ARKANA BİLE BAKMA
Kent, yaratıcısını içinde yaşatabilen bir diyalektiktir.
İnsan doğaya ait olmasına rağmen, doğadan kendini korumak ister ve arayış
içerisine girer. Kent de böyle ortaya çıkmıştır, yani insan tarafından
yaratılmıştır. Aslında baktığımızda kent, insanın değişimini de ortaya
koyabilen konsept bir oluşumdur. Bu değişimde endüstriyel kapitalizm ve
insanları eteğinde sallayan teknoloji göz ardı edilemez. Kent yaşamı bu temel
dinamiklerin üzerine inşa edilmiştir. Bu devasa düzene kuş bakışı baktığımızda,
kapitalist sistemin kar marjını arttırmak adına didinen koskocaman bir sürü
gözümüze çarpar.
Kent düzeni bizi sürekli kovalar. İşe yetişiriz, otobüse
yetişiriz, akşam yemeğine yetişiriz, doktor randevusuna yetişiriz, toplantıya
yetişiriz.
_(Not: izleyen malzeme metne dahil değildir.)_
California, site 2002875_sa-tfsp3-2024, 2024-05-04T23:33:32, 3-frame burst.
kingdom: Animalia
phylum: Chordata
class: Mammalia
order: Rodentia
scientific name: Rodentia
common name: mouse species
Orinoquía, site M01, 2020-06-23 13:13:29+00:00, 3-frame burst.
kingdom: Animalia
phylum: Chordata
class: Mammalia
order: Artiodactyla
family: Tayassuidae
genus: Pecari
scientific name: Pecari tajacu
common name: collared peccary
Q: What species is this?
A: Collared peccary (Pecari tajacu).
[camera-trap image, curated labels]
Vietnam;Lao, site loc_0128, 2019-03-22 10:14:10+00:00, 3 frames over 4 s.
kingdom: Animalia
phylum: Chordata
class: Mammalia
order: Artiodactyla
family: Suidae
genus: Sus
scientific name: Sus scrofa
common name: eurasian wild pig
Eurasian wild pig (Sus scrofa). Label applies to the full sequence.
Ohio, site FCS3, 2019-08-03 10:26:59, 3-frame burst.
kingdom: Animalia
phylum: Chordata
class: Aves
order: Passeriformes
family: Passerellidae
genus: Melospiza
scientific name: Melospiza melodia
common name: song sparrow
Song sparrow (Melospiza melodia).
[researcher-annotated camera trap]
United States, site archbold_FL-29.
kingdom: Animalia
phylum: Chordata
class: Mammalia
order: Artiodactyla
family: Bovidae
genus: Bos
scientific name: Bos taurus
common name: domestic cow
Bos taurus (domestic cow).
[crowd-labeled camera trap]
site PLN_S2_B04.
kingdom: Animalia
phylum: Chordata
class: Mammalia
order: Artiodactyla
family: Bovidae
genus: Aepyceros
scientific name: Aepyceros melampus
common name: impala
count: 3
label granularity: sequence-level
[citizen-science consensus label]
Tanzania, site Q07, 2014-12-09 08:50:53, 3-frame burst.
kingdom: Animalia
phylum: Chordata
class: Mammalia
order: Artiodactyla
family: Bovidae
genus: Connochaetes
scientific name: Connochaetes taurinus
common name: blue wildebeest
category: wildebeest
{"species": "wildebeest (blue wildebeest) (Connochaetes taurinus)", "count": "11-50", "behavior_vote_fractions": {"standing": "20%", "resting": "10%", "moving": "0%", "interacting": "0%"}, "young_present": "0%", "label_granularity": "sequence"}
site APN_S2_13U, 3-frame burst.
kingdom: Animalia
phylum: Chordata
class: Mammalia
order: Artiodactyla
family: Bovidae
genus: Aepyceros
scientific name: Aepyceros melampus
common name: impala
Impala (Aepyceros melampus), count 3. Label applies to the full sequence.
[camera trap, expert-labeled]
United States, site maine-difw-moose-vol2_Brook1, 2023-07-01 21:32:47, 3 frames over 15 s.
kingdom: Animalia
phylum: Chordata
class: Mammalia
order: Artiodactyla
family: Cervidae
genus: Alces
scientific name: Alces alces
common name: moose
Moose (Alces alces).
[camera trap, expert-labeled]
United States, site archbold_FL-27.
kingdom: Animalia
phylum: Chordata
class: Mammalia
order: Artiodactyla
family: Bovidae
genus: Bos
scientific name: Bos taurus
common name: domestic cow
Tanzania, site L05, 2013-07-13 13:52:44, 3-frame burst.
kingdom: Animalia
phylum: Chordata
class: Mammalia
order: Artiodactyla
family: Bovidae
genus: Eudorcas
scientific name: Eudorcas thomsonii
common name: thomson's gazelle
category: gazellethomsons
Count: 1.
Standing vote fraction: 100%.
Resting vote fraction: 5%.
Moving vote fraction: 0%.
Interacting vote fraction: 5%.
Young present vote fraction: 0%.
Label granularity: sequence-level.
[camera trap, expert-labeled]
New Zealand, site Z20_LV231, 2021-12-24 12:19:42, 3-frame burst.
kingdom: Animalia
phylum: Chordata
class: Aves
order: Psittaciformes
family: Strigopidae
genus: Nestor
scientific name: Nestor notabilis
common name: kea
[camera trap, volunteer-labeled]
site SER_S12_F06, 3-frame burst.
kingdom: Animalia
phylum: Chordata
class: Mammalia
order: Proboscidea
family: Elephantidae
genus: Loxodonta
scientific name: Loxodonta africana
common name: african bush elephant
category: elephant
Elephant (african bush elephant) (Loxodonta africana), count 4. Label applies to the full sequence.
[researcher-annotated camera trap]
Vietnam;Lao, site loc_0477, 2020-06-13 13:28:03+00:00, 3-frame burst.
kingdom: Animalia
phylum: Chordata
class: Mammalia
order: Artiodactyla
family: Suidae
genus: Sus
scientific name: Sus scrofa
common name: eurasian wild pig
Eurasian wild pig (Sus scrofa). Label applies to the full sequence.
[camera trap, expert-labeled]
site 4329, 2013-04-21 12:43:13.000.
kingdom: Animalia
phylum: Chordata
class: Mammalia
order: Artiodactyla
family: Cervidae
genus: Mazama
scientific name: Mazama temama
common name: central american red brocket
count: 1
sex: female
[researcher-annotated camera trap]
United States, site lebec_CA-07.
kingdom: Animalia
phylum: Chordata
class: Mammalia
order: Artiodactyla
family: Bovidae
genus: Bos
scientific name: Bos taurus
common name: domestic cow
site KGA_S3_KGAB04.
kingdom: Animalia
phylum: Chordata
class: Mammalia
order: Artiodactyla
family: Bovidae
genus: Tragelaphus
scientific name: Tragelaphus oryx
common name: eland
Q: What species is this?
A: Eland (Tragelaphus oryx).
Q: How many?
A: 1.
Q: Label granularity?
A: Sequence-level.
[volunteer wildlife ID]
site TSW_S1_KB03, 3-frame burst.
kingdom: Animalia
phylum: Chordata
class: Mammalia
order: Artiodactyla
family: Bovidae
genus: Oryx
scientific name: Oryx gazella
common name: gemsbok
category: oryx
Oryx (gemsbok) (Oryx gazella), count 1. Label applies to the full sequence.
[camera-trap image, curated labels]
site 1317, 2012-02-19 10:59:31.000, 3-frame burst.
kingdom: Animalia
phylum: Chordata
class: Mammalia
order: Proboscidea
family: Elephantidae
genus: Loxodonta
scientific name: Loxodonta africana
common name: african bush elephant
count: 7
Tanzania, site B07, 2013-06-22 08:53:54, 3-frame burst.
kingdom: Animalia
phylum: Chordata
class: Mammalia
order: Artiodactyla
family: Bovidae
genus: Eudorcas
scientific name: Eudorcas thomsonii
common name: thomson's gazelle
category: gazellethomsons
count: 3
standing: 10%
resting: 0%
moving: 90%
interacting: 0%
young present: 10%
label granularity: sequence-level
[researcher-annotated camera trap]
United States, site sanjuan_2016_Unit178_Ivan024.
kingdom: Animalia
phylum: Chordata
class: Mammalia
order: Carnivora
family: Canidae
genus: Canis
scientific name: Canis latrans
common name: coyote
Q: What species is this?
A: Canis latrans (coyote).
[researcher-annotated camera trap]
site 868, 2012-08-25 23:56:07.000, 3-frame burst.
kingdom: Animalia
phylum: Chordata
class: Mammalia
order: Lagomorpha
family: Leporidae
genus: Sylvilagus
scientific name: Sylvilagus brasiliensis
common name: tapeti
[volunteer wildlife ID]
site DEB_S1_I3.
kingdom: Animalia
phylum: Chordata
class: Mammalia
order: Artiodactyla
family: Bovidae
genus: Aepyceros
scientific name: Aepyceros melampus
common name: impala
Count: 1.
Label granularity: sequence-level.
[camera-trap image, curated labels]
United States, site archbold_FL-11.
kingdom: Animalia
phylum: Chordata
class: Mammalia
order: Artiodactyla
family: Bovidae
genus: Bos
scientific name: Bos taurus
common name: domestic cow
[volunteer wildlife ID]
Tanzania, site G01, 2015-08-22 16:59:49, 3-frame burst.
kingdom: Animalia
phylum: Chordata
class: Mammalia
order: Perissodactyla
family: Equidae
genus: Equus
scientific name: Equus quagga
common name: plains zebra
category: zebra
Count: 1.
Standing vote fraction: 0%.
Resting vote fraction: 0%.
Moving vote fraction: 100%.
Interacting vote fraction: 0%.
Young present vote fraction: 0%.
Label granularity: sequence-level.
Bu yetişmeler bizi bunalttığında ise sinemaya yetişiriz, konsere
yetişiriz, tiyatroya yetişiriz, alışveriş merkezinin sakin saatlerine
yetişiriz, yetişiriz, yetişiriz... Hafta içi hayatının tüm bunaltıcılığı insanı
eğlenme, para harcama, aktivitelere katılma zorunluluğuna iter. Yani hem
ekonomiye hem de sisteme katkı sağlamış olur.
Kentte zaman sürekli
hızlanır ve o hızlandıkça adımlarımız da hızlanır. Bir bakmışız artık koşuyoruz
ve ne tuhaftır ki otokontrolümüzü kaybetmişiz, artık duramıyoruz. Kentin
makineyi andıran ritmi bizi de çoktan içine almıştır. Farkına bile varmadan,
ancak kuralların izin verdiği ölçüde özgür yaşayabiliriz.
Bu kaosta yaşam
alanlarımız bizim için geçici bir kurtarıcıdır. Ama artık yaşam alanlarımızın
sabit kalacağına ya da değişeceğine kent karar veriyor. Fiziksel ve sosyal
dönüşüm kent için bir nefes alıp verme şekli olduğundan bu durumda da son sözü
yine kent söylüyor. Alt sınıf kendi düzeninden, yaşam alanından koparılıp uzay
boşluğuna bırakılıyor ve kalan boş alan için kent yerleştirmelere başlıyor. Sonunda
yüksek vitrinlerin ardından kaosu izleyecek, farkına varacak zamanımız ve
bilincimiz kalmıyor. Öyleyse bir gecede kızaran domatesin ağzımızda bıraktığı o
plastik tatla tam gaz koşmaya devam!